Russlands Schattenflotten-Tanker in der Ostsee: Nato setzt klares Signal gegen Putin
Beschädigte Unterseekabel in der Ostsee lösen Besorgnis aus: Die Nato verstärkt ihre Marinepräsenz, um kritische Infrastruktur zu schützen.
Kiel – In jüngster Zeit häufen sich die Fälle von mutmaßlicher Sabotage in der Ostsee: Mehrere Unterseekabel wurden beschädigt. Im Visier der Ermittler ist Russlands Schattenflotte. Das Verteidigungsbündnis Nato will solchen hybriden Angriffen vorbeugen und die Ostsee künftig stärker schützen.
Unterseekabel bedroht? Gezielter Angriff kann Gesellschaft Schaden zufügen
Auf dem Meeresboden liegen Kabel, die zur kritischen Infrastruktur Europas zählen. Eine Zerstörung solcher Datenleitungen birgt Gefahren. „Ein Datenkabel, eine Pipeline, ein Windpark wird dem Staat nicht nachhaltig schaden. Da aber, wo ich mehr Infrastruktur habe – wo ich mehr Infrastruktur auch gleichzeitig kaputt machen könnte – da können Kaskadeneffekte entstehen, sodass ich einem Land, einem Staat, einer Gesellschaft Schaden zufügen kann“, erklärt Fregattenkapitän Göran Swistek, Bundeswehr-Experte für maritime Sicherheit bei der Stiftung Wissenschaft und Politik.

Die Aufgabenstellung
1) Übersetzen Sie den Satz „Im Visier der Ermittler ist Russlands Schattenflotte.“ aus dem Quellenauszug ins Englische.
2) Beantworten Sie anhand des Quellenauszugs diese Fragen:
(a) Was verstärkt die Nato, um kritische Infrastruktur zu schützen?
(b) Welches Verteidigungsbündnis will die Ostsee künftig stärker schützen?
(c) Bei welcher Stiftung ist Göran Swistek Experte für maritime Sicherheit?
3) Schreiben Sie die Stelle des Quellenauszugs zwischen „Unterseekabel bedroht? Gezielter“ und „Wissenschaft und Politik.“ einschließlich wortwörtlich ab.

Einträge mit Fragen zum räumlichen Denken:
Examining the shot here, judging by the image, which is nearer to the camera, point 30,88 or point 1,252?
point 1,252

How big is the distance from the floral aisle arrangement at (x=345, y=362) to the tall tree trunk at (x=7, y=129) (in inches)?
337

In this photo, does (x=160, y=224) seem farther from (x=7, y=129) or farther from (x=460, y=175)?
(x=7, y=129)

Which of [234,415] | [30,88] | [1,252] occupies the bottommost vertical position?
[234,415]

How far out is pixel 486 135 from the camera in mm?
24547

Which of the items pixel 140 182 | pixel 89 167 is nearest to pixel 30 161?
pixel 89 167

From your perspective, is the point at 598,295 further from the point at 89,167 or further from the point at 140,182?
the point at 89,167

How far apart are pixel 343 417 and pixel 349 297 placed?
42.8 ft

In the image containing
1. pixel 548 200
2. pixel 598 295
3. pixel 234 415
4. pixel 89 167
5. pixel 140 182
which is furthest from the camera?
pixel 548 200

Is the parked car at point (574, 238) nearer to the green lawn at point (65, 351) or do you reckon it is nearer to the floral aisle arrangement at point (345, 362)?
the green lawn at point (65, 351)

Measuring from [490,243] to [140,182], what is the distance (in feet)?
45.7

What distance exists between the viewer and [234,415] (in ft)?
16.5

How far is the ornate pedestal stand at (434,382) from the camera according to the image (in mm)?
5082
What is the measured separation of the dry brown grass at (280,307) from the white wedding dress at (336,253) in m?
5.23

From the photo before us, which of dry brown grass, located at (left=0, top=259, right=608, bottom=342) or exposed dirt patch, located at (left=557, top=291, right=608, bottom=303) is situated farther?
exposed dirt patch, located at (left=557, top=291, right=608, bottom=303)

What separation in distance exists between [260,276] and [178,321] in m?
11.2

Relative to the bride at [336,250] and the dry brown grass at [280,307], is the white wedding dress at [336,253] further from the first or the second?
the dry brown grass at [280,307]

Lösungen
1) Russia's shadow fleet is the focus of the investigators.

2)
(a) Die Nato verstärkt ihre Marinepräsenz.
(b) Die Ostsee will das Verteidigungsbündnis Nato künftig stärker schützen.
(c) Göran Swistek ist Experte bei der Stiftung Wissenschaft und Politik.

3)
Unterseekabel bedroht? Gezielter Angriff kann Gesellschaft Schaden zufügen
Auf dem Meeresboden liegen Kabel, die zur kritischen Infrastruktur Europas zählen. Eine Zerstörung solcher Datenleitungen birgt Gefahren. „Ein Datenkabel, eine Pipeline, ein Windpark wird dem Staat nicht nachhaltig schaden. Da aber, wo ich mehr Infrastruktur habe – wo ich mehr Infrastruktur auch gleichzeitig kaputt machen könnte – da können Kaskadeneffekte entstehen, sodass ich einem Land, einem Staat, einer Gesellschaft Schaden zufügen kann“, erklärt Fregattenkapitän Göran Swistek, Bundeswehr-Experte für maritime Sicherheit bei der Stiftung Wissenschaft und Politik.